According to the RBI, the action followed material supervisory issues at the payments bank. Paytm is yet to comment on the development, but some reports suggest that several reasons including violation of norms related to Know Your Customer (KYC), data storage, data privacy, and outsourcing of data, could be behind the RBI move.
Impact on Paytm Customers
The latest bar on the Paytm Payments Bank will not have any impact on the existing Paytm users. They will be able to do their app-related transactions as usual.
However, the latest RBI action comes at a time when Paytm was eyeing to upgrade its payments bank to a small finance bank licence, after completing five years of operation in May this year. So, the latest RBI directive could be a cause of concern on that front.
Impact on Business
“We do not expect the impact on business for Paytm from this ban to be substantial, since Paytm has already onboarded a very large customer base onto the payments bank. However, we would expect a significant impact on Paytm’s brand and customer loyalty going forward,” the Macquarie report read.
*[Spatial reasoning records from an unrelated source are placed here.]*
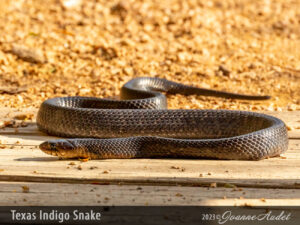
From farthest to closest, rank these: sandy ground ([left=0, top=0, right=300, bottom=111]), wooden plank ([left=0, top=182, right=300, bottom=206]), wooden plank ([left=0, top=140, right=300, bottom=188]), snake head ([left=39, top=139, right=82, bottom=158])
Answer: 1. sandy ground ([left=0, top=0, right=300, bottom=111])
2. snake head ([left=39, top=139, right=82, bottom=158])
3. wooden plank ([left=0, top=140, right=300, bottom=188])
4. wooden plank ([left=0, top=182, right=300, bottom=206])

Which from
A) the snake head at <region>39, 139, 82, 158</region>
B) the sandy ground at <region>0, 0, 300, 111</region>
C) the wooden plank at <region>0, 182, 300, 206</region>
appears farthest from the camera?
the sandy ground at <region>0, 0, 300, 111</region>

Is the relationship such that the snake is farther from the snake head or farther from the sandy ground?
the sandy ground

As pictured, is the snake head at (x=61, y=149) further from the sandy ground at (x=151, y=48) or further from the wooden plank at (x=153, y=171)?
the sandy ground at (x=151, y=48)

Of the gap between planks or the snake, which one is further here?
the snake

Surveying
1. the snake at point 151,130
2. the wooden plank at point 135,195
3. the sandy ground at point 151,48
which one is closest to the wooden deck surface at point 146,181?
the wooden plank at point 135,195

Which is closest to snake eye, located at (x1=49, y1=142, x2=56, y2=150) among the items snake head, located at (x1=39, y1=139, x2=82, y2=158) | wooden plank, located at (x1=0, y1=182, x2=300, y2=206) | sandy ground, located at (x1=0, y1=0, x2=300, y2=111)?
snake head, located at (x1=39, y1=139, x2=82, y2=158)

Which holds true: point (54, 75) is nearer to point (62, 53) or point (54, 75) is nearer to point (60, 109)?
point (62, 53)

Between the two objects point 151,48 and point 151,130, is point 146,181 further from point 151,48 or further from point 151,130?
point 151,48

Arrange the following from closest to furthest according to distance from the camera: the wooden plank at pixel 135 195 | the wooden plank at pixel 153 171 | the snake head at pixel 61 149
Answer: the wooden plank at pixel 135 195 < the wooden plank at pixel 153 171 < the snake head at pixel 61 149
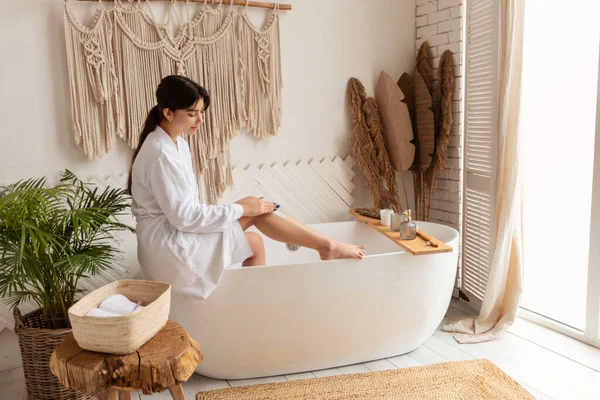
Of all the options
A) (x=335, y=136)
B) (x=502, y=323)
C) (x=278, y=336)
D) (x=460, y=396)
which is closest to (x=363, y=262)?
(x=278, y=336)

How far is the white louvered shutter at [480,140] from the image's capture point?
128 inches

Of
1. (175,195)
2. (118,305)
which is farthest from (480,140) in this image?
(118,305)

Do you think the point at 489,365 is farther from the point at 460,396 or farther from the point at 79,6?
the point at 79,6

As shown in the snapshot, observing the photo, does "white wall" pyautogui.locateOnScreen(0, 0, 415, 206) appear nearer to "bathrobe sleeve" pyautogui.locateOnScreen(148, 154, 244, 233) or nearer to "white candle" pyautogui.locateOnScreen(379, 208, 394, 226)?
"white candle" pyautogui.locateOnScreen(379, 208, 394, 226)

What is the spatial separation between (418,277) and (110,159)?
6.12 ft

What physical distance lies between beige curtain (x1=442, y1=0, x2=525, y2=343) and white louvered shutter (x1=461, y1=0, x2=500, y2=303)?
0.11m

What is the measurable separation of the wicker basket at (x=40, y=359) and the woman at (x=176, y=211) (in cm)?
49

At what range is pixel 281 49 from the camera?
366 cm

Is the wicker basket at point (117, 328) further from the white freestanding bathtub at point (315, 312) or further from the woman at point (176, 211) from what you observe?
the white freestanding bathtub at point (315, 312)

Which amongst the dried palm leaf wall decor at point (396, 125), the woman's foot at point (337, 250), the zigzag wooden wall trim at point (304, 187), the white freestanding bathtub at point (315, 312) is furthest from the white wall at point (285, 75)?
the white freestanding bathtub at point (315, 312)

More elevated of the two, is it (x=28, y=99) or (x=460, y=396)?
(x=28, y=99)

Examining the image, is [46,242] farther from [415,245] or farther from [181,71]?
[415,245]

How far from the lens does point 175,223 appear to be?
247 centimetres

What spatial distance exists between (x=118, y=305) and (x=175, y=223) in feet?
1.76
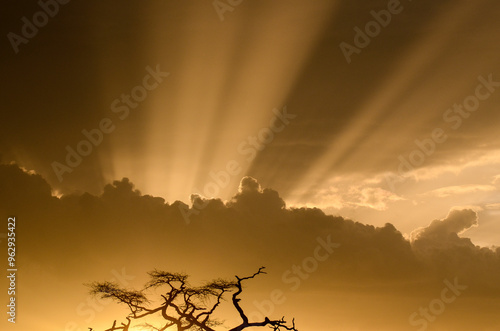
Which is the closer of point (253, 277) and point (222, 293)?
point (253, 277)

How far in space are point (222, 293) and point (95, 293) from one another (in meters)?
15.1

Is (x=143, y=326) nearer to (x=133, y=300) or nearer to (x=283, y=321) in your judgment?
(x=133, y=300)

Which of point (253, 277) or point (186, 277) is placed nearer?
point (253, 277)

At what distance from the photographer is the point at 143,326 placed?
56.4 m

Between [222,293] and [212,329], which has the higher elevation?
[222,293]

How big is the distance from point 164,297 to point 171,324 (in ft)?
10.0

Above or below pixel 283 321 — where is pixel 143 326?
above

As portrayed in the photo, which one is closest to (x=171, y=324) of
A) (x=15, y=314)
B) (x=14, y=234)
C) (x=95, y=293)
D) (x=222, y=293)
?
(x=222, y=293)

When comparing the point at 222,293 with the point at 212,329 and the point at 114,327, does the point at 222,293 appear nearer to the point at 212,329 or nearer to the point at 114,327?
the point at 212,329

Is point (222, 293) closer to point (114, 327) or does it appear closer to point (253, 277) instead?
point (253, 277)

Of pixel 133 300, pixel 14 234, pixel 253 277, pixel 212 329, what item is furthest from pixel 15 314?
pixel 253 277

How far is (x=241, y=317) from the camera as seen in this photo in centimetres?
5347

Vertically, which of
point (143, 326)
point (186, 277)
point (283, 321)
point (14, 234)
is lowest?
point (283, 321)

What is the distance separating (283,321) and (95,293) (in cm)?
2236
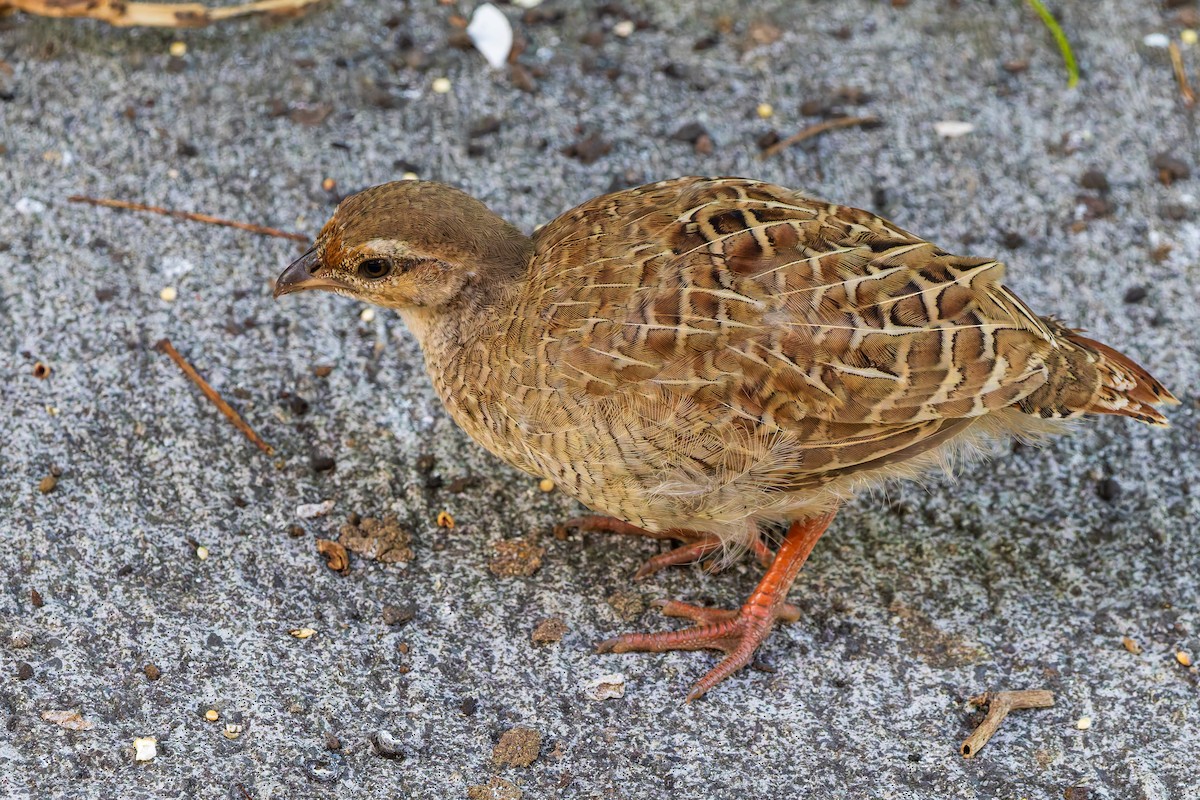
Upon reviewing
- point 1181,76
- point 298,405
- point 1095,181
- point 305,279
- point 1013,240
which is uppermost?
point 305,279

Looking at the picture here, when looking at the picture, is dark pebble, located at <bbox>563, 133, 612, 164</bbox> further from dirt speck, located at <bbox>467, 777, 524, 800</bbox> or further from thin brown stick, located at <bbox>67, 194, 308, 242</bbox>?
dirt speck, located at <bbox>467, 777, 524, 800</bbox>

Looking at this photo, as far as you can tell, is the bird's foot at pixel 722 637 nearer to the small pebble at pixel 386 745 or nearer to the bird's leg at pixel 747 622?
the bird's leg at pixel 747 622

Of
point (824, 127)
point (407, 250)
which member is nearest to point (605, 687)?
point (407, 250)

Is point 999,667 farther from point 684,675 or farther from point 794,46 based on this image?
point 794,46

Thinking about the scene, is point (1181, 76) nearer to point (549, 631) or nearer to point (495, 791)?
point (549, 631)

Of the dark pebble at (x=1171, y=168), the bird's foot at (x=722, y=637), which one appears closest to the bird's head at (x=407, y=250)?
the bird's foot at (x=722, y=637)

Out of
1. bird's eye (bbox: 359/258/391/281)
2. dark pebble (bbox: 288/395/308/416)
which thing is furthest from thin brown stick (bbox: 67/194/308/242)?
bird's eye (bbox: 359/258/391/281)
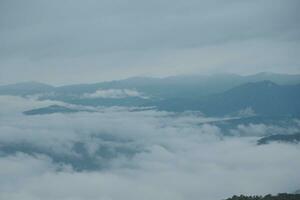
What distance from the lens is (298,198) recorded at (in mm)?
84688

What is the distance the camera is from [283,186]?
192250 millimetres

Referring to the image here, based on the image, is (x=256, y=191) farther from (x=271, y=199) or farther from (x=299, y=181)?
(x=271, y=199)

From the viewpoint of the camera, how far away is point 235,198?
87625 millimetres

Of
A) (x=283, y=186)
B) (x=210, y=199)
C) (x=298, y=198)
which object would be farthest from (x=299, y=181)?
(x=298, y=198)

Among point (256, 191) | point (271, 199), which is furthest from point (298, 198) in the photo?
point (256, 191)

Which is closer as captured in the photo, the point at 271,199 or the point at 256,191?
the point at 271,199

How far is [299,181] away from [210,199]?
1490 inches

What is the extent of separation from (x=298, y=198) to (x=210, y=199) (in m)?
116

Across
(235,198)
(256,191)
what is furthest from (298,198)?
(256,191)

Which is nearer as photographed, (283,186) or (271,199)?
(271,199)

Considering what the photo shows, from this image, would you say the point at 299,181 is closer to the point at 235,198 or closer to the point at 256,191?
the point at 256,191

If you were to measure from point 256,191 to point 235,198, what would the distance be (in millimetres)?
111355

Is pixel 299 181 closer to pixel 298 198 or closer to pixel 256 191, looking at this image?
pixel 256 191

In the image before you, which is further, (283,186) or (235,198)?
(283,186)
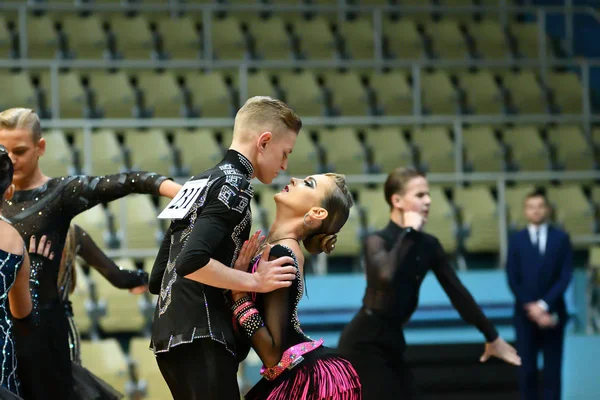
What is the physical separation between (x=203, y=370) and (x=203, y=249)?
0.36 meters

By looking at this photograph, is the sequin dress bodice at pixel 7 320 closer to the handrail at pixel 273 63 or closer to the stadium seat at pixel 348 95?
the handrail at pixel 273 63

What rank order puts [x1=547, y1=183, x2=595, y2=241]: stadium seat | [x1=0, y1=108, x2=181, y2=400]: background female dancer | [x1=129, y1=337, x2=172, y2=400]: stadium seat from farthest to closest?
[x1=547, y1=183, x2=595, y2=241]: stadium seat
[x1=129, y1=337, x2=172, y2=400]: stadium seat
[x1=0, y1=108, x2=181, y2=400]: background female dancer

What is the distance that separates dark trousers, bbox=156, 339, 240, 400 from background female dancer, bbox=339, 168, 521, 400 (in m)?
1.44

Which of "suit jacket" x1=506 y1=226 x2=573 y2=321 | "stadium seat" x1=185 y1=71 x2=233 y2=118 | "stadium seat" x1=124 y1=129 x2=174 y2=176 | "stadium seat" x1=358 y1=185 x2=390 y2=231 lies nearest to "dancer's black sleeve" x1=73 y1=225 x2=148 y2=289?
"suit jacket" x1=506 y1=226 x2=573 y2=321

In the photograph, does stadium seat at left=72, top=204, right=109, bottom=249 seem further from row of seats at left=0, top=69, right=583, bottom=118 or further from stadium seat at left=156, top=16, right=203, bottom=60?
stadium seat at left=156, top=16, right=203, bottom=60

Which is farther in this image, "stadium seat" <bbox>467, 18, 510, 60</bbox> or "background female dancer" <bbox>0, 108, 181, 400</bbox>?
"stadium seat" <bbox>467, 18, 510, 60</bbox>

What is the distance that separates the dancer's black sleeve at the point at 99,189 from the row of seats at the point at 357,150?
3.98 metres

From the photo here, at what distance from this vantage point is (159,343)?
106 inches

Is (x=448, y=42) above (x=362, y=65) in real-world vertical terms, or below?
above

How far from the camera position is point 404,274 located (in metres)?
4.29

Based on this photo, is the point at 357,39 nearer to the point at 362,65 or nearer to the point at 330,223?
the point at 362,65

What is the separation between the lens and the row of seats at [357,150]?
7688 millimetres

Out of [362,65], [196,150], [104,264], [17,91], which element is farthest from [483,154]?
[104,264]

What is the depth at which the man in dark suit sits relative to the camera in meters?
6.26
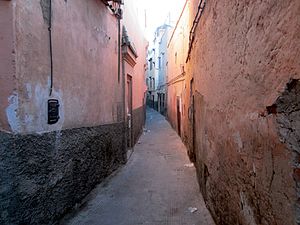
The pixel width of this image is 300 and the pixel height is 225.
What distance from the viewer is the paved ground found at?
4121mm

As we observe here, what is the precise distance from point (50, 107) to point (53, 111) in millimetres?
79

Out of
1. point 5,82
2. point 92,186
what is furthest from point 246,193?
point 92,186

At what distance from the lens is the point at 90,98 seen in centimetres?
507

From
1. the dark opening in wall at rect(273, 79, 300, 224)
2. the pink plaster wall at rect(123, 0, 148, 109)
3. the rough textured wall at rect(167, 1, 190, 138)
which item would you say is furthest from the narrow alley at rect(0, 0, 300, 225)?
the rough textured wall at rect(167, 1, 190, 138)

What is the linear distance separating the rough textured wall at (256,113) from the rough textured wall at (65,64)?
1938 mm

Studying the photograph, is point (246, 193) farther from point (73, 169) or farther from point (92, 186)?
point (92, 186)

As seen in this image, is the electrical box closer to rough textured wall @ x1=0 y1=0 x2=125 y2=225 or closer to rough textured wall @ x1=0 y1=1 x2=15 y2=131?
rough textured wall @ x1=0 y1=0 x2=125 y2=225

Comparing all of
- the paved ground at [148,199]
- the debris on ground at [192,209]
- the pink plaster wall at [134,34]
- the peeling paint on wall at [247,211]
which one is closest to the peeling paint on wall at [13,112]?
the paved ground at [148,199]

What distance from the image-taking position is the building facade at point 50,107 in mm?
2838

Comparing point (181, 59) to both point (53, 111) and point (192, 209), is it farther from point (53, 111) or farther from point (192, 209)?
point (53, 111)

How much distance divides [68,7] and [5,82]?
173 centimetres

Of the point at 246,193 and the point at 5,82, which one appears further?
the point at 5,82

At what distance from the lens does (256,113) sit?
2.20 metres

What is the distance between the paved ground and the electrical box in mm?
1339
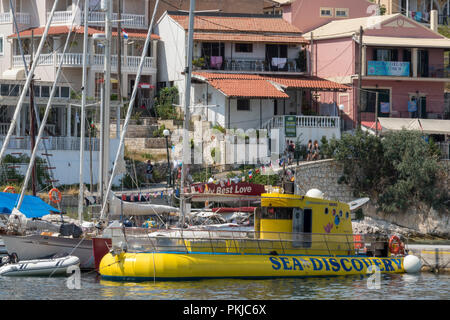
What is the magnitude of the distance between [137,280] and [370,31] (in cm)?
3864

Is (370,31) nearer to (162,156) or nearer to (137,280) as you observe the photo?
(162,156)

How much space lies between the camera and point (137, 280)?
1240 inches

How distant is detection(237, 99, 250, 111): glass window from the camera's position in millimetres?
60500

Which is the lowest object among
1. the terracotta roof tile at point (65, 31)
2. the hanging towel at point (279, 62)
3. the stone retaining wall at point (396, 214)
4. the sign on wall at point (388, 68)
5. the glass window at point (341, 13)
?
the stone retaining wall at point (396, 214)

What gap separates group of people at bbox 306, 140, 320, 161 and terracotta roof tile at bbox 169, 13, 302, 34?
1139 centimetres

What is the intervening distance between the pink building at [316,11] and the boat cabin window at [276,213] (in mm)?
37754

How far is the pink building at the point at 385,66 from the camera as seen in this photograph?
63812 mm

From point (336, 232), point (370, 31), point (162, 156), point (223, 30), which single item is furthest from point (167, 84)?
point (336, 232)

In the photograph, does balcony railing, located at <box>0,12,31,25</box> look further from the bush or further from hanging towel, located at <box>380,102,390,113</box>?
hanging towel, located at <box>380,102,390,113</box>

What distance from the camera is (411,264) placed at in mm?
36031

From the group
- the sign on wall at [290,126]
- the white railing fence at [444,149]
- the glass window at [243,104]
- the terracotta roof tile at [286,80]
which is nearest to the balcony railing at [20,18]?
the terracotta roof tile at [286,80]

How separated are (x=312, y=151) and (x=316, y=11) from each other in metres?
17.8

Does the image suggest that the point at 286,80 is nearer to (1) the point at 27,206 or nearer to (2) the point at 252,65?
(2) the point at 252,65

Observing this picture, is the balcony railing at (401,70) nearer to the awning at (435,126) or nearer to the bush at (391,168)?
the awning at (435,126)
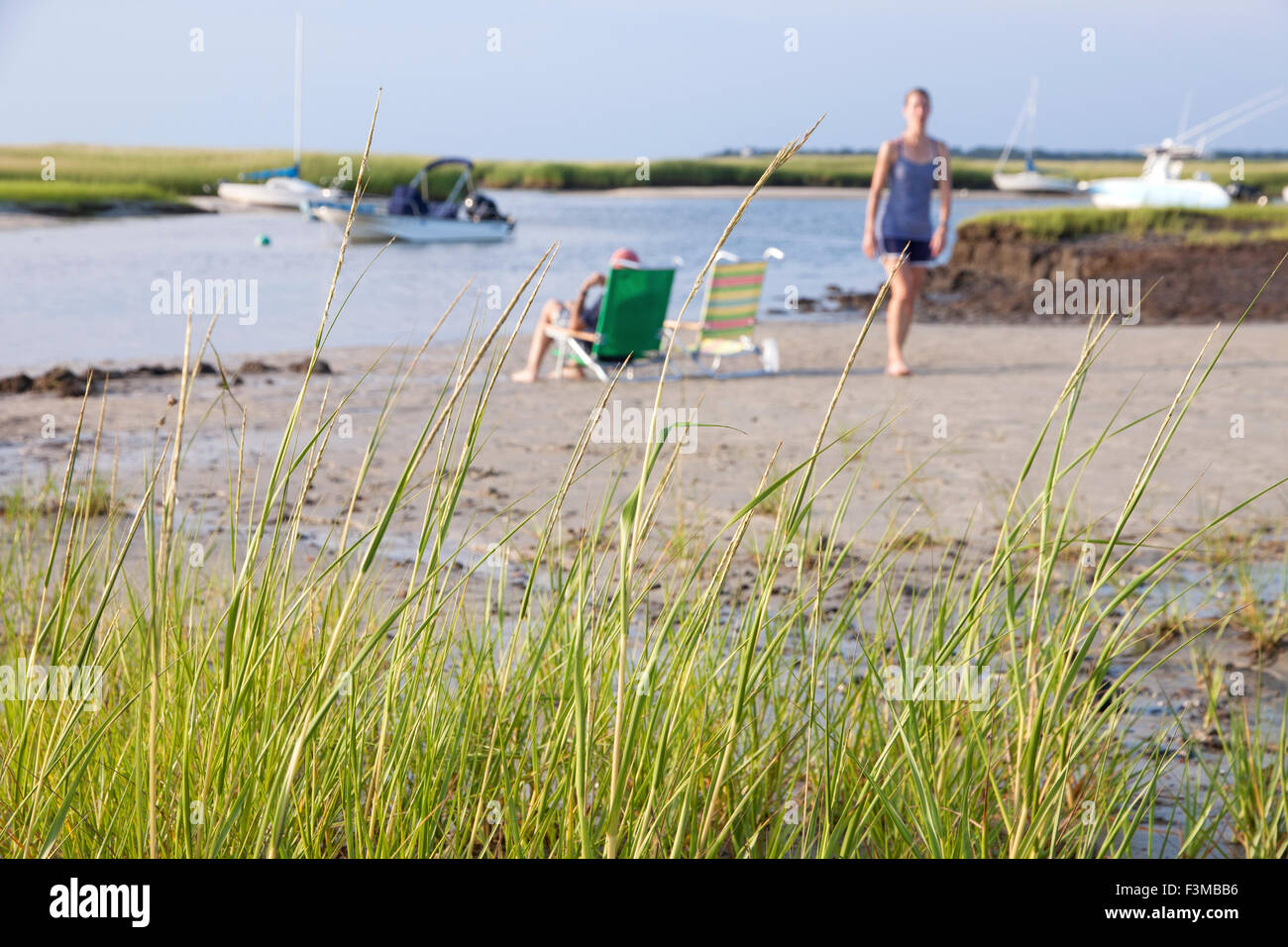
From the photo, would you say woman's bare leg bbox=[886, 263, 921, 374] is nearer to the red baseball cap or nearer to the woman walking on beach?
the woman walking on beach

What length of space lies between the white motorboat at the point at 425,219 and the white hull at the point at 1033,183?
4494cm

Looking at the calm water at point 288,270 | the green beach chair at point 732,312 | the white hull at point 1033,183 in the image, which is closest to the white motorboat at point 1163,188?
the calm water at point 288,270

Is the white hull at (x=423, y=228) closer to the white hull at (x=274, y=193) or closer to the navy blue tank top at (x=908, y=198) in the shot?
the white hull at (x=274, y=193)

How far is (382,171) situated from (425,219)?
88.0 ft

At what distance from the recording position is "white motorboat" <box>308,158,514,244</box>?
28906 millimetres

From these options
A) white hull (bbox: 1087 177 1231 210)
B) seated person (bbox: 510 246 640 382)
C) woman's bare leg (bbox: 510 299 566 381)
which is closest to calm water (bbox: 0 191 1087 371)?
seated person (bbox: 510 246 640 382)

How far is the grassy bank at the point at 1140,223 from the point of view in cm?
2341

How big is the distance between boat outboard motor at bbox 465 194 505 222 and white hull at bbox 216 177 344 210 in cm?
1400

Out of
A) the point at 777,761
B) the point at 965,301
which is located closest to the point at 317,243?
the point at 965,301

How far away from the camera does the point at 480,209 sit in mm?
31406

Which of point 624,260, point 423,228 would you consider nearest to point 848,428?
point 624,260

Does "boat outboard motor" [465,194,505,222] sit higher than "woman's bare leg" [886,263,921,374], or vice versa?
"boat outboard motor" [465,194,505,222]

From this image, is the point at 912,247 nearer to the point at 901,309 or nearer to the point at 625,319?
the point at 901,309
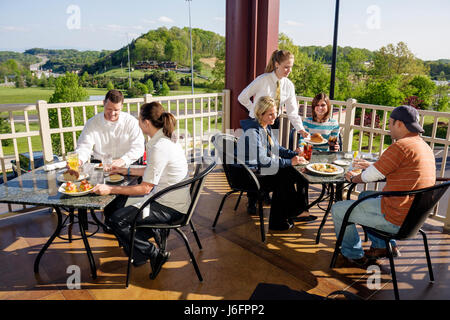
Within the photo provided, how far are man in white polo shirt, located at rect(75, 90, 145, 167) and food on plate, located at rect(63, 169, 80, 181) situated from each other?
1.95 ft

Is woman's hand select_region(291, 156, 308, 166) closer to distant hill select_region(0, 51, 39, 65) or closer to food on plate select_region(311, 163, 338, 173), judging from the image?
food on plate select_region(311, 163, 338, 173)

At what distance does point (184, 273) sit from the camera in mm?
2348

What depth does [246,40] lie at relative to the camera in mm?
4699

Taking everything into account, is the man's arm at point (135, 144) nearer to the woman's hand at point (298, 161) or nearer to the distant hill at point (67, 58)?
the woman's hand at point (298, 161)

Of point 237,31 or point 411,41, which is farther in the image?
point 411,41

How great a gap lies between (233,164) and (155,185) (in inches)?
34.7

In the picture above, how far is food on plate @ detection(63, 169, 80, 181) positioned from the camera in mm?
2094

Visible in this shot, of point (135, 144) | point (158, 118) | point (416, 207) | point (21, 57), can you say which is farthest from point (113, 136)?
point (21, 57)

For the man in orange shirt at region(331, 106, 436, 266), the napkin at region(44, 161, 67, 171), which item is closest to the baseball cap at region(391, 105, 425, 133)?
the man in orange shirt at region(331, 106, 436, 266)

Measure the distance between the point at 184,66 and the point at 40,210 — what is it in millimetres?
55165

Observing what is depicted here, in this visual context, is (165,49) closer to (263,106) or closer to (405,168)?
(263,106)

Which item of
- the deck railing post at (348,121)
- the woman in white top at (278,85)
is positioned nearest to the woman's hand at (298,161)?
the woman in white top at (278,85)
Meanwhile, an industry source said that “This will have an impact on Paytm’s business operations. In addition, there might be reputational concerns as well, considering Paytm has been earlier prohibited by the RBI from onboarding new customers when the RBI had identified lapses in Paytm’s KYC processes.
According to Macquarie, the recent developments substantially reduce Paytm’s chances of upgrading to a small finance bank licence. The company is due to apply for the licence in May 2022, after the Payments Bank completes five years.
Paytm Payments Bank was incorporated in August 2016 and formally began its operations in May 2017 from a branch in Noida. As per the last disclosed numbers, PPBL had around 6.4 crore customers.
This is not the first time Paytm and Paytm Payments Banks led by Vijay Shekhar Sharma have run into troubles with RBI. The RBI had in June 2018 too prohibited PPBL from onboarding new customers on account of supervisory concerns. The restrictions were lifted on December 31, 2018.
The central bank had also issued a show-cause notice to the firm dated July 29, 2021, stating that Paytm Payments Bank had committed an offence under the Payment and Settlement Systems Act, 2007 by submitting false information to RBI confirming completion of the transfer of Bharat Bill Payment Operating Unit business by One97 Communications to PPBL.